Kebab Kings: A celebration of Australia
Behind the counters of ubiquitous Australian kebab shops, a treasure trove of drama and heart was just waiting to be discovered for SBS doco Kebab Kings.
Kebab Kings
Walk into any popular kebab shop on a Saturday night and you can find a stunning cross-section of Australian society.
The old, the young, the wealthy, the working class, and yes, the ones who have a few beers under their belt, can all be seen lining up for a late-night feast.
You would be forgiven for not immediately thinking this would translate to a three-part documentary series, but as executive producer Michael Cordell found out, it’s television gold.
Because while these people wolf down their kebabs, or share a bucket of chips, or fall off their seats in a drunken mess, nothing is off the cards.
“It’s really surprising the range of people and hilarious discussions about the most bizarre things that we eavesdrop on. Things that you could never script,” he says.
“People talking about drugs and alcohol, sex, dating, Tinder, politics, relationships: a million different discussions that give a snapshot of contemporary Australia.”
At the heart of it, are the two kebab shops – Oz Turk on Sydney’s George Street and Smith Kebabs in Melbourne’s Collingwood.
Cordell says they searched far and wide for two shops that were in a bustling location, but also had a strong story to tell.
For Oz Turk, the family who lovingly built up the shop and customers over 14 years of hard work and sacrifice make the heart-breaking decision to sell-up to concentrate on their health. But there’s some tension when it comes to the ambitious new owners, who want to change the way things are run.
Meanwhile in Melbourne, the young couple running Smith Kebabs have built the Australian dream for themselves after emigrating from India almost a decade ago. But the pressure is on to balance time with their young family and look after the business, especially when they take a huge financial risk to expand it.
“Interspersed between the narratives of the shop owners are all the encounters with the customers, which are really compelling and completely unpredictable,” Cordell says.
“On the one extreme you’ve got people that are drunk and very poorly behaved and occasionally verging on racist, but other times you’ve got people that are fantastic and good-humoured.”
The three-part series was filmed over almost a month in the lead up to Christmas 2014 – the busiest time of year for kebab shops. Using fixed rig cameras, they captured 3,000 hours of footage, which had to be whittled down to just three, one-hour episodes.

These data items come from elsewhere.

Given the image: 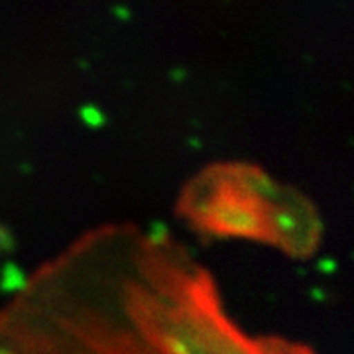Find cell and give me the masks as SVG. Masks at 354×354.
<instances>
[{"label":"cell","instance_id":"cell-1","mask_svg":"<svg viewBox=\"0 0 354 354\" xmlns=\"http://www.w3.org/2000/svg\"><path fill=\"white\" fill-rule=\"evenodd\" d=\"M191 264L167 236L91 232L0 311V354H176V305Z\"/></svg>","mask_w":354,"mask_h":354},{"label":"cell","instance_id":"cell-2","mask_svg":"<svg viewBox=\"0 0 354 354\" xmlns=\"http://www.w3.org/2000/svg\"><path fill=\"white\" fill-rule=\"evenodd\" d=\"M179 213L195 230L309 254L319 242L315 211L299 193L246 164H216L185 185Z\"/></svg>","mask_w":354,"mask_h":354}]
</instances>
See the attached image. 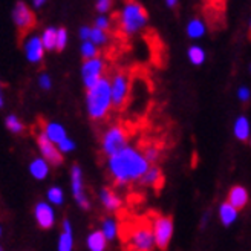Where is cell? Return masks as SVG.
I'll use <instances>...</instances> for the list:
<instances>
[{"instance_id": "obj_20", "label": "cell", "mask_w": 251, "mask_h": 251, "mask_svg": "<svg viewBox=\"0 0 251 251\" xmlns=\"http://www.w3.org/2000/svg\"><path fill=\"white\" fill-rule=\"evenodd\" d=\"M185 34L188 39H192L195 42L204 39L205 34H207V23L199 19V17H193L187 22V26H185Z\"/></svg>"}, {"instance_id": "obj_23", "label": "cell", "mask_w": 251, "mask_h": 251, "mask_svg": "<svg viewBox=\"0 0 251 251\" xmlns=\"http://www.w3.org/2000/svg\"><path fill=\"white\" fill-rule=\"evenodd\" d=\"M107 239L101 230H94L86 237V248L89 251H104L107 248Z\"/></svg>"}, {"instance_id": "obj_28", "label": "cell", "mask_w": 251, "mask_h": 251, "mask_svg": "<svg viewBox=\"0 0 251 251\" xmlns=\"http://www.w3.org/2000/svg\"><path fill=\"white\" fill-rule=\"evenodd\" d=\"M89 40L97 45L98 48H104L109 42H110V37H109V31L104 29H100L97 26H91V35H89Z\"/></svg>"}, {"instance_id": "obj_24", "label": "cell", "mask_w": 251, "mask_h": 251, "mask_svg": "<svg viewBox=\"0 0 251 251\" xmlns=\"http://www.w3.org/2000/svg\"><path fill=\"white\" fill-rule=\"evenodd\" d=\"M101 233L104 234V237L107 239V242H114L118 239L120 236V224L115 218H104L103 222H101Z\"/></svg>"}, {"instance_id": "obj_39", "label": "cell", "mask_w": 251, "mask_h": 251, "mask_svg": "<svg viewBox=\"0 0 251 251\" xmlns=\"http://www.w3.org/2000/svg\"><path fill=\"white\" fill-rule=\"evenodd\" d=\"M46 2H48V0H31V3H32V6H34L35 9L43 8V6L46 5Z\"/></svg>"}, {"instance_id": "obj_40", "label": "cell", "mask_w": 251, "mask_h": 251, "mask_svg": "<svg viewBox=\"0 0 251 251\" xmlns=\"http://www.w3.org/2000/svg\"><path fill=\"white\" fill-rule=\"evenodd\" d=\"M208 221H210V213L205 211L202 215V218H201V227H205V225L208 224Z\"/></svg>"}, {"instance_id": "obj_34", "label": "cell", "mask_w": 251, "mask_h": 251, "mask_svg": "<svg viewBox=\"0 0 251 251\" xmlns=\"http://www.w3.org/2000/svg\"><path fill=\"white\" fill-rule=\"evenodd\" d=\"M94 26H97L100 29H104V31H110L112 20L107 14H98L94 20Z\"/></svg>"}, {"instance_id": "obj_18", "label": "cell", "mask_w": 251, "mask_h": 251, "mask_svg": "<svg viewBox=\"0 0 251 251\" xmlns=\"http://www.w3.org/2000/svg\"><path fill=\"white\" fill-rule=\"evenodd\" d=\"M227 201H228L230 204H233L236 208L242 210L250 202V193H248V190L244 185H233L228 190Z\"/></svg>"}, {"instance_id": "obj_46", "label": "cell", "mask_w": 251, "mask_h": 251, "mask_svg": "<svg viewBox=\"0 0 251 251\" xmlns=\"http://www.w3.org/2000/svg\"><path fill=\"white\" fill-rule=\"evenodd\" d=\"M248 72H251V63H250V65H248Z\"/></svg>"}, {"instance_id": "obj_22", "label": "cell", "mask_w": 251, "mask_h": 251, "mask_svg": "<svg viewBox=\"0 0 251 251\" xmlns=\"http://www.w3.org/2000/svg\"><path fill=\"white\" fill-rule=\"evenodd\" d=\"M233 135L239 141H248L251 136V123L248 117L239 115L233 123Z\"/></svg>"}, {"instance_id": "obj_15", "label": "cell", "mask_w": 251, "mask_h": 251, "mask_svg": "<svg viewBox=\"0 0 251 251\" xmlns=\"http://www.w3.org/2000/svg\"><path fill=\"white\" fill-rule=\"evenodd\" d=\"M28 170L35 181H45L49 176V172H51V164L43 156H35L31 159Z\"/></svg>"}, {"instance_id": "obj_44", "label": "cell", "mask_w": 251, "mask_h": 251, "mask_svg": "<svg viewBox=\"0 0 251 251\" xmlns=\"http://www.w3.org/2000/svg\"><path fill=\"white\" fill-rule=\"evenodd\" d=\"M2 234H3V228H2V225H0V237H2Z\"/></svg>"}, {"instance_id": "obj_2", "label": "cell", "mask_w": 251, "mask_h": 251, "mask_svg": "<svg viewBox=\"0 0 251 251\" xmlns=\"http://www.w3.org/2000/svg\"><path fill=\"white\" fill-rule=\"evenodd\" d=\"M84 106L87 117L92 121H103L110 114V110L114 109V104H112L110 81L107 77H103L92 87H87Z\"/></svg>"}, {"instance_id": "obj_26", "label": "cell", "mask_w": 251, "mask_h": 251, "mask_svg": "<svg viewBox=\"0 0 251 251\" xmlns=\"http://www.w3.org/2000/svg\"><path fill=\"white\" fill-rule=\"evenodd\" d=\"M46 201L51 202L54 207H61L65 204V190L58 185H52L48 188L46 192Z\"/></svg>"}, {"instance_id": "obj_8", "label": "cell", "mask_w": 251, "mask_h": 251, "mask_svg": "<svg viewBox=\"0 0 251 251\" xmlns=\"http://www.w3.org/2000/svg\"><path fill=\"white\" fill-rule=\"evenodd\" d=\"M80 75H81V81L83 86L86 87H92L95 83H98L103 77H106V61L103 57H92L83 60V65L80 68Z\"/></svg>"}, {"instance_id": "obj_5", "label": "cell", "mask_w": 251, "mask_h": 251, "mask_svg": "<svg viewBox=\"0 0 251 251\" xmlns=\"http://www.w3.org/2000/svg\"><path fill=\"white\" fill-rule=\"evenodd\" d=\"M127 144H129V133L120 124L109 126V127L103 132L101 141H100L101 152L106 158L110 155H115Z\"/></svg>"}, {"instance_id": "obj_19", "label": "cell", "mask_w": 251, "mask_h": 251, "mask_svg": "<svg viewBox=\"0 0 251 251\" xmlns=\"http://www.w3.org/2000/svg\"><path fill=\"white\" fill-rule=\"evenodd\" d=\"M42 133L49 138L52 143H60L63 138L68 136V132L65 129V126L60 124L58 121H46L43 124V129H42Z\"/></svg>"}, {"instance_id": "obj_21", "label": "cell", "mask_w": 251, "mask_h": 251, "mask_svg": "<svg viewBox=\"0 0 251 251\" xmlns=\"http://www.w3.org/2000/svg\"><path fill=\"white\" fill-rule=\"evenodd\" d=\"M161 182H162V170L156 164H150L140 179V184L143 187H149V188L159 187Z\"/></svg>"}, {"instance_id": "obj_30", "label": "cell", "mask_w": 251, "mask_h": 251, "mask_svg": "<svg viewBox=\"0 0 251 251\" xmlns=\"http://www.w3.org/2000/svg\"><path fill=\"white\" fill-rule=\"evenodd\" d=\"M80 54H81L83 60L97 57L98 55V46L94 45L91 40H84V42H81V46H80Z\"/></svg>"}, {"instance_id": "obj_48", "label": "cell", "mask_w": 251, "mask_h": 251, "mask_svg": "<svg viewBox=\"0 0 251 251\" xmlns=\"http://www.w3.org/2000/svg\"><path fill=\"white\" fill-rule=\"evenodd\" d=\"M0 251H2V245H0Z\"/></svg>"}, {"instance_id": "obj_7", "label": "cell", "mask_w": 251, "mask_h": 251, "mask_svg": "<svg viewBox=\"0 0 251 251\" xmlns=\"http://www.w3.org/2000/svg\"><path fill=\"white\" fill-rule=\"evenodd\" d=\"M110 81V95H112V104L115 109H123L126 106L130 95V77L126 72H115L109 78Z\"/></svg>"}, {"instance_id": "obj_1", "label": "cell", "mask_w": 251, "mask_h": 251, "mask_svg": "<svg viewBox=\"0 0 251 251\" xmlns=\"http://www.w3.org/2000/svg\"><path fill=\"white\" fill-rule=\"evenodd\" d=\"M150 162L146 159L143 150L127 144L115 155H110L106 159L107 173L115 185L129 187L140 182L144 172L149 169Z\"/></svg>"}, {"instance_id": "obj_37", "label": "cell", "mask_w": 251, "mask_h": 251, "mask_svg": "<svg viewBox=\"0 0 251 251\" xmlns=\"http://www.w3.org/2000/svg\"><path fill=\"white\" fill-rule=\"evenodd\" d=\"M236 97H237V100H239L241 103H248L250 100H251V89H250L248 86H241V87H237Z\"/></svg>"}, {"instance_id": "obj_12", "label": "cell", "mask_w": 251, "mask_h": 251, "mask_svg": "<svg viewBox=\"0 0 251 251\" xmlns=\"http://www.w3.org/2000/svg\"><path fill=\"white\" fill-rule=\"evenodd\" d=\"M34 218L42 230H51L57 221L55 207L48 201H40L34 207Z\"/></svg>"}, {"instance_id": "obj_13", "label": "cell", "mask_w": 251, "mask_h": 251, "mask_svg": "<svg viewBox=\"0 0 251 251\" xmlns=\"http://www.w3.org/2000/svg\"><path fill=\"white\" fill-rule=\"evenodd\" d=\"M37 147H39L40 156H43L51 164V167H58L63 164V153L58 150L57 144L46 138L43 133L37 136Z\"/></svg>"}, {"instance_id": "obj_3", "label": "cell", "mask_w": 251, "mask_h": 251, "mask_svg": "<svg viewBox=\"0 0 251 251\" xmlns=\"http://www.w3.org/2000/svg\"><path fill=\"white\" fill-rule=\"evenodd\" d=\"M117 22H118V29L123 35L135 37L147 28L149 14L140 2L127 0L118 11Z\"/></svg>"}, {"instance_id": "obj_4", "label": "cell", "mask_w": 251, "mask_h": 251, "mask_svg": "<svg viewBox=\"0 0 251 251\" xmlns=\"http://www.w3.org/2000/svg\"><path fill=\"white\" fill-rule=\"evenodd\" d=\"M126 242L130 250L135 251H152L156 248L155 245V237L150 222H138L133 224L130 230L127 231V237Z\"/></svg>"}, {"instance_id": "obj_41", "label": "cell", "mask_w": 251, "mask_h": 251, "mask_svg": "<svg viewBox=\"0 0 251 251\" xmlns=\"http://www.w3.org/2000/svg\"><path fill=\"white\" fill-rule=\"evenodd\" d=\"M164 2H166L167 8L173 9V8H176V6H178V3H179V0H164Z\"/></svg>"}, {"instance_id": "obj_43", "label": "cell", "mask_w": 251, "mask_h": 251, "mask_svg": "<svg viewBox=\"0 0 251 251\" xmlns=\"http://www.w3.org/2000/svg\"><path fill=\"white\" fill-rule=\"evenodd\" d=\"M247 26H248V31L251 32V17L248 19V25H247Z\"/></svg>"}, {"instance_id": "obj_32", "label": "cell", "mask_w": 251, "mask_h": 251, "mask_svg": "<svg viewBox=\"0 0 251 251\" xmlns=\"http://www.w3.org/2000/svg\"><path fill=\"white\" fill-rule=\"evenodd\" d=\"M143 153L150 164H156V162L159 161V156H161V150L156 146H147V147H144Z\"/></svg>"}, {"instance_id": "obj_45", "label": "cell", "mask_w": 251, "mask_h": 251, "mask_svg": "<svg viewBox=\"0 0 251 251\" xmlns=\"http://www.w3.org/2000/svg\"><path fill=\"white\" fill-rule=\"evenodd\" d=\"M211 2H215V3H218V2H222V0H211Z\"/></svg>"}, {"instance_id": "obj_10", "label": "cell", "mask_w": 251, "mask_h": 251, "mask_svg": "<svg viewBox=\"0 0 251 251\" xmlns=\"http://www.w3.org/2000/svg\"><path fill=\"white\" fill-rule=\"evenodd\" d=\"M11 17H12V23H14V26L17 28V31L23 32V34H26L28 31H31L34 28V25H35L34 11L26 2H23V0H19V2L14 5L12 12H11Z\"/></svg>"}, {"instance_id": "obj_42", "label": "cell", "mask_w": 251, "mask_h": 251, "mask_svg": "<svg viewBox=\"0 0 251 251\" xmlns=\"http://www.w3.org/2000/svg\"><path fill=\"white\" fill-rule=\"evenodd\" d=\"M5 106V95H3V87L2 83H0V109Z\"/></svg>"}, {"instance_id": "obj_14", "label": "cell", "mask_w": 251, "mask_h": 251, "mask_svg": "<svg viewBox=\"0 0 251 251\" xmlns=\"http://www.w3.org/2000/svg\"><path fill=\"white\" fill-rule=\"evenodd\" d=\"M98 198H100V202H101V205L104 207V210H107L110 213H117L123 207L121 196L110 187H103L101 190H100V193H98Z\"/></svg>"}, {"instance_id": "obj_17", "label": "cell", "mask_w": 251, "mask_h": 251, "mask_svg": "<svg viewBox=\"0 0 251 251\" xmlns=\"http://www.w3.org/2000/svg\"><path fill=\"white\" fill-rule=\"evenodd\" d=\"M218 218L224 227H231V225L239 218V208H236L228 201L221 202L218 207Z\"/></svg>"}, {"instance_id": "obj_33", "label": "cell", "mask_w": 251, "mask_h": 251, "mask_svg": "<svg viewBox=\"0 0 251 251\" xmlns=\"http://www.w3.org/2000/svg\"><path fill=\"white\" fill-rule=\"evenodd\" d=\"M57 147H58V150L63 155H68V153L74 152L75 147H77V144H75V141H72L69 136H66V138H63L60 143H57Z\"/></svg>"}, {"instance_id": "obj_27", "label": "cell", "mask_w": 251, "mask_h": 251, "mask_svg": "<svg viewBox=\"0 0 251 251\" xmlns=\"http://www.w3.org/2000/svg\"><path fill=\"white\" fill-rule=\"evenodd\" d=\"M42 43L46 51H55V42H57V28L48 26L40 34Z\"/></svg>"}, {"instance_id": "obj_11", "label": "cell", "mask_w": 251, "mask_h": 251, "mask_svg": "<svg viewBox=\"0 0 251 251\" xmlns=\"http://www.w3.org/2000/svg\"><path fill=\"white\" fill-rule=\"evenodd\" d=\"M23 55L31 65H40L45 58L46 49L42 43V39L39 34H28L25 35L23 40Z\"/></svg>"}, {"instance_id": "obj_47", "label": "cell", "mask_w": 251, "mask_h": 251, "mask_svg": "<svg viewBox=\"0 0 251 251\" xmlns=\"http://www.w3.org/2000/svg\"><path fill=\"white\" fill-rule=\"evenodd\" d=\"M248 143H250V147H251V136H250V140H248Z\"/></svg>"}, {"instance_id": "obj_36", "label": "cell", "mask_w": 251, "mask_h": 251, "mask_svg": "<svg viewBox=\"0 0 251 251\" xmlns=\"http://www.w3.org/2000/svg\"><path fill=\"white\" fill-rule=\"evenodd\" d=\"M114 6V0H97L95 2V9L98 14H109Z\"/></svg>"}, {"instance_id": "obj_35", "label": "cell", "mask_w": 251, "mask_h": 251, "mask_svg": "<svg viewBox=\"0 0 251 251\" xmlns=\"http://www.w3.org/2000/svg\"><path fill=\"white\" fill-rule=\"evenodd\" d=\"M37 84L42 91H51L52 89V78L51 75L46 74V72H42L39 75V78H37Z\"/></svg>"}, {"instance_id": "obj_38", "label": "cell", "mask_w": 251, "mask_h": 251, "mask_svg": "<svg viewBox=\"0 0 251 251\" xmlns=\"http://www.w3.org/2000/svg\"><path fill=\"white\" fill-rule=\"evenodd\" d=\"M89 35H91V26H86V25L80 26V29H78V39H80L81 42L89 40Z\"/></svg>"}, {"instance_id": "obj_25", "label": "cell", "mask_w": 251, "mask_h": 251, "mask_svg": "<svg viewBox=\"0 0 251 251\" xmlns=\"http://www.w3.org/2000/svg\"><path fill=\"white\" fill-rule=\"evenodd\" d=\"M187 60L193 66H202L207 61V51L201 45H192L187 49Z\"/></svg>"}, {"instance_id": "obj_9", "label": "cell", "mask_w": 251, "mask_h": 251, "mask_svg": "<svg viewBox=\"0 0 251 251\" xmlns=\"http://www.w3.org/2000/svg\"><path fill=\"white\" fill-rule=\"evenodd\" d=\"M69 182H71V193L75 202L81 210H89L91 208V201L86 195L84 190V176H83V169L78 164H74L71 167L69 175Z\"/></svg>"}, {"instance_id": "obj_29", "label": "cell", "mask_w": 251, "mask_h": 251, "mask_svg": "<svg viewBox=\"0 0 251 251\" xmlns=\"http://www.w3.org/2000/svg\"><path fill=\"white\" fill-rule=\"evenodd\" d=\"M5 127L12 135H20V133L25 132V124H23V121L17 115H14V114H11V115H8L5 118Z\"/></svg>"}, {"instance_id": "obj_6", "label": "cell", "mask_w": 251, "mask_h": 251, "mask_svg": "<svg viewBox=\"0 0 251 251\" xmlns=\"http://www.w3.org/2000/svg\"><path fill=\"white\" fill-rule=\"evenodd\" d=\"M150 227H152V231H153L156 248L167 250L173 239V234H175L173 219L169 216L156 215L152 218V221H150Z\"/></svg>"}, {"instance_id": "obj_16", "label": "cell", "mask_w": 251, "mask_h": 251, "mask_svg": "<svg viewBox=\"0 0 251 251\" xmlns=\"http://www.w3.org/2000/svg\"><path fill=\"white\" fill-rule=\"evenodd\" d=\"M58 251H72L74 250V228L69 219H65L61 224V231L57 241Z\"/></svg>"}, {"instance_id": "obj_31", "label": "cell", "mask_w": 251, "mask_h": 251, "mask_svg": "<svg viewBox=\"0 0 251 251\" xmlns=\"http://www.w3.org/2000/svg\"><path fill=\"white\" fill-rule=\"evenodd\" d=\"M69 42V32L66 28H57V42H55V51H65Z\"/></svg>"}]
</instances>
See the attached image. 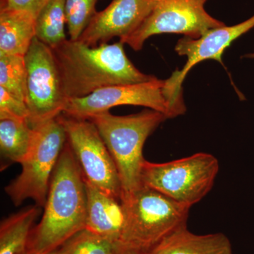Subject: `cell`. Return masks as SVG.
<instances>
[{"mask_svg":"<svg viewBox=\"0 0 254 254\" xmlns=\"http://www.w3.org/2000/svg\"><path fill=\"white\" fill-rule=\"evenodd\" d=\"M125 225L120 247L150 253L179 229L187 226L190 207L141 187L123 198Z\"/></svg>","mask_w":254,"mask_h":254,"instance_id":"cell-4","label":"cell"},{"mask_svg":"<svg viewBox=\"0 0 254 254\" xmlns=\"http://www.w3.org/2000/svg\"><path fill=\"white\" fill-rule=\"evenodd\" d=\"M86 181L67 141L57 163L41 221L32 229L26 252L47 254L86 229Z\"/></svg>","mask_w":254,"mask_h":254,"instance_id":"cell-1","label":"cell"},{"mask_svg":"<svg viewBox=\"0 0 254 254\" xmlns=\"http://www.w3.org/2000/svg\"><path fill=\"white\" fill-rule=\"evenodd\" d=\"M150 254H233L231 242L223 233L195 235L187 226L162 241Z\"/></svg>","mask_w":254,"mask_h":254,"instance_id":"cell-15","label":"cell"},{"mask_svg":"<svg viewBox=\"0 0 254 254\" xmlns=\"http://www.w3.org/2000/svg\"><path fill=\"white\" fill-rule=\"evenodd\" d=\"M164 83L165 80L156 77L135 84L104 87L86 96L68 99L63 114L88 119L120 105H135L160 112L170 119V106L164 95Z\"/></svg>","mask_w":254,"mask_h":254,"instance_id":"cell-11","label":"cell"},{"mask_svg":"<svg viewBox=\"0 0 254 254\" xmlns=\"http://www.w3.org/2000/svg\"><path fill=\"white\" fill-rule=\"evenodd\" d=\"M41 207L30 205L4 219L0 225V254H22Z\"/></svg>","mask_w":254,"mask_h":254,"instance_id":"cell-16","label":"cell"},{"mask_svg":"<svg viewBox=\"0 0 254 254\" xmlns=\"http://www.w3.org/2000/svg\"><path fill=\"white\" fill-rule=\"evenodd\" d=\"M34 137L22 171L5 187V192L16 206L27 199L44 207L50 181L67 138L59 117L33 128Z\"/></svg>","mask_w":254,"mask_h":254,"instance_id":"cell-6","label":"cell"},{"mask_svg":"<svg viewBox=\"0 0 254 254\" xmlns=\"http://www.w3.org/2000/svg\"><path fill=\"white\" fill-rule=\"evenodd\" d=\"M85 180L114 198L123 200L118 168L95 124L88 119L59 116Z\"/></svg>","mask_w":254,"mask_h":254,"instance_id":"cell-8","label":"cell"},{"mask_svg":"<svg viewBox=\"0 0 254 254\" xmlns=\"http://www.w3.org/2000/svg\"><path fill=\"white\" fill-rule=\"evenodd\" d=\"M98 0H66L65 13L69 40L78 41L96 14Z\"/></svg>","mask_w":254,"mask_h":254,"instance_id":"cell-20","label":"cell"},{"mask_svg":"<svg viewBox=\"0 0 254 254\" xmlns=\"http://www.w3.org/2000/svg\"><path fill=\"white\" fill-rule=\"evenodd\" d=\"M50 0H1V5L26 10L37 16Z\"/></svg>","mask_w":254,"mask_h":254,"instance_id":"cell-23","label":"cell"},{"mask_svg":"<svg viewBox=\"0 0 254 254\" xmlns=\"http://www.w3.org/2000/svg\"><path fill=\"white\" fill-rule=\"evenodd\" d=\"M208 0H154L153 7L136 31L123 41L135 51L155 35L181 34L198 38L213 28L225 26L205 9Z\"/></svg>","mask_w":254,"mask_h":254,"instance_id":"cell-9","label":"cell"},{"mask_svg":"<svg viewBox=\"0 0 254 254\" xmlns=\"http://www.w3.org/2000/svg\"><path fill=\"white\" fill-rule=\"evenodd\" d=\"M36 16L26 10L0 6V55L25 56L36 38Z\"/></svg>","mask_w":254,"mask_h":254,"instance_id":"cell-14","label":"cell"},{"mask_svg":"<svg viewBox=\"0 0 254 254\" xmlns=\"http://www.w3.org/2000/svg\"><path fill=\"white\" fill-rule=\"evenodd\" d=\"M154 0H112L97 11L79 41L89 46L108 43L115 37L123 41L141 26L150 14Z\"/></svg>","mask_w":254,"mask_h":254,"instance_id":"cell-12","label":"cell"},{"mask_svg":"<svg viewBox=\"0 0 254 254\" xmlns=\"http://www.w3.org/2000/svg\"><path fill=\"white\" fill-rule=\"evenodd\" d=\"M26 80L24 56L0 55V87L26 103Z\"/></svg>","mask_w":254,"mask_h":254,"instance_id":"cell-19","label":"cell"},{"mask_svg":"<svg viewBox=\"0 0 254 254\" xmlns=\"http://www.w3.org/2000/svg\"><path fill=\"white\" fill-rule=\"evenodd\" d=\"M86 190L85 230L120 244L126 219L123 200L103 193L86 181Z\"/></svg>","mask_w":254,"mask_h":254,"instance_id":"cell-13","label":"cell"},{"mask_svg":"<svg viewBox=\"0 0 254 254\" xmlns=\"http://www.w3.org/2000/svg\"><path fill=\"white\" fill-rule=\"evenodd\" d=\"M66 0H50L37 15L36 38L50 48L66 41Z\"/></svg>","mask_w":254,"mask_h":254,"instance_id":"cell-18","label":"cell"},{"mask_svg":"<svg viewBox=\"0 0 254 254\" xmlns=\"http://www.w3.org/2000/svg\"><path fill=\"white\" fill-rule=\"evenodd\" d=\"M120 41L89 46L67 39L51 48L67 99L81 98L115 85L135 84L156 78L138 70L128 59Z\"/></svg>","mask_w":254,"mask_h":254,"instance_id":"cell-2","label":"cell"},{"mask_svg":"<svg viewBox=\"0 0 254 254\" xmlns=\"http://www.w3.org/2000/svg\"><path fill=\"white\" fill-rule=\"evenodd\" d=\"M28 123L39 127L63 113L68 99L53 50L35 38L24 56Z\"/></svg>","mask_w":254,"mask_h":254,"instance_id":"cell-7","label":"cell"},{"mask_svg":"<svg viewBox=\"0 0 254 254\" xmlns=\"http://www.w3.org/2000/svg\"><path fill=\"white\" fill-rule=\"evenodd\" d=\"M254 28V15L234 26H221L205 32L198 38L184 37L177 41L175 52L185 56L187 63L181 69H176L165 80L163 93L170 106V118H175L186 112L182 84L193 66L207 60L222 63V55L237 38Z\"/></svg>","mask_w":254,"mask_h":254,"instance_id":"cell-10","label":"cell"},{"mask_svg":"<svg viewBox=\"0 0 254 254\" xmlns=\"http://www.w3.org/2000/svg\"><path fill=\"white\" fill-rule=\"evenodd\" d=\"M243 58H249V59H253L254 60V53H250V54L246 55Z\"/></svg>","mask_w":254,"mask_h":254,"instance_id":"cell-26","label":"cell"},{"mask_svg":"<svg viewBox=\"0 0 254 254\" xmlns=\"http://www.w3.org/2000/svg\"><path fill=\"white\" fill-rule=\"evenodd\" d=\"M120 249L119 242L84 230L68 241L66 254H117Z\"/></svg>","mask_w":254,"mask_h":254,"instance_id":"cell-21","label":"cell"},{"mask_svg":"<svg viewBox=\"0 0 254 254\" xmlns=\"http://www.w3.org/2000/svg\"><path fill=\"white\" fill-rule=\"evenodd\" d=\"M219 170L218 159L207 153H195L168 163L145 160L141 185L191 208L212 190Z\"/></svg>","mask_w":254,"mask_h":254,"instance_id":"cell-5","label":"cell"},{"mask_svg":"<svg viewBox=\"0 0 254 254\" xmlns=\"http://www.w3.org/2000/svg\"><path fill=\"white\" fill-rule=\"evenodd\" d=\"M150 254V253L120 247V250L118 251V254Z\"/></svg>","mask_w":254,"mask_h":254,"instance_id":"cell-24","label":"cell"},{"mask_svg":"<svg viewBox=\"0 0 254 254\" xmlns=\"http://www.w3.org/2000/svg\"><path fill=\"white\" fill-rule=\"evenodd\" d=\"M68 251V242H66V244H64L63 246V247H60V248L58 249V250L53 251V252H50V253H48L47 254H67ZM22 254H32L30 253H28L27 252H25L24 253Z\"/></svg>","mask_w":254,"mask_h":254,"instance_id":"cell-25","label":"cell"},{"mask_svg":"<svg viewBox=\"0 0 254 254\" xmlns=\"http://www.w3.org/2000/svg\"><path fill=\"white\" fill-rule=\"evenodd\" d=\"M35 130L26 120L0 119V151L1 157L21 164L31 149Z\"/></svg>","mask_w":254,"mask_h":254,"instance_id":"cell-17","label":"cell"},{"mask_svg":"<svg viewBox=\"0 0 254 254\" xmlns=\"http://www.w3.org/2000/svg\"><path fill=\"white\" fill-rule=\"evenodd\" d=\"M88 119L95 124L115 161L123 198L141 188V170L145 160L143 146L147 138L168 120L166 115L145 109L127 116L105 112Z\"/></svg>","mask_w":254,"mask_h":254,"instance_id":"cell-3","label":"cell"},{"mask_svg":"<svg viewBox=\"0 0 254 254\" xmlns=\"http://www.w3.org/2000/svg\"><path fill=\"white\" fill-rule=\"evenodd\" d=\"M28 118L26 103L0 87V119H20L28 121Z\"/></svg>","mask_w":254,"mask_h":254,"instance_id":"cell-22","label":"cell"}]
</instances>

Signs were put up throughout the stores during filming, but with no traditional camera crew around, people let their guard down in a way that wouldn’t have been possible otherwise.
The result is a raw, unflinching look at multicultural Australia – the good, the bad, and the plain ugly.
“The material we got is really, really unfiltered, so you never really get the sense that people are performing for the cameras or they’re holding back. It’s really refreshing, spontaneous, and feels very real,” Cordell says.
But amid the antics and drama, an interesting message about Australian society emerges.
“We are living in a time of extraordinary division where some of the fabric of our society is fraying at the edges a little bit,” Cordell says.
“You’ve got extremist groups calling for reducing the number of migrants, refugee intake and being ill disposed towards Muslims in particular.”
It’s in kebab shops that multicultural Australia collides with white Anglo-Saxon Australia, but the story Cordell discovered wasn’t about a fiery culture clash.
“If there’s one observation that comes through, it’s that if these shops are a reflection of modern Australia then people are actually getting on really well,” he says.
“Sure, there are occasional flare ups, there are instances of racism, but there’s a really lovely warmth and generosity that is more often displayed than division and angst.”
At Oz Turk, owner Fatima is called Mama by one of her regulars, because of how much she cares for her customers. They include Sydney’s homeless, with Oz Turk offering them food and a seat out of the rain.
Meanwhile in Melbourne, owners Mustafa and Zareena are devout Muslims and don’t drink, smoke or party, yet they run a shop sandwiched between two gay bars and pubs.
“So in a way their business is all about serving people whose values and beliefs might be quite different from theirs,” Cordell says.
“But they are not at all judgmental and very tolerant, so you basically get a really warm celebration of Australians getting on rather than being at odds with one another.”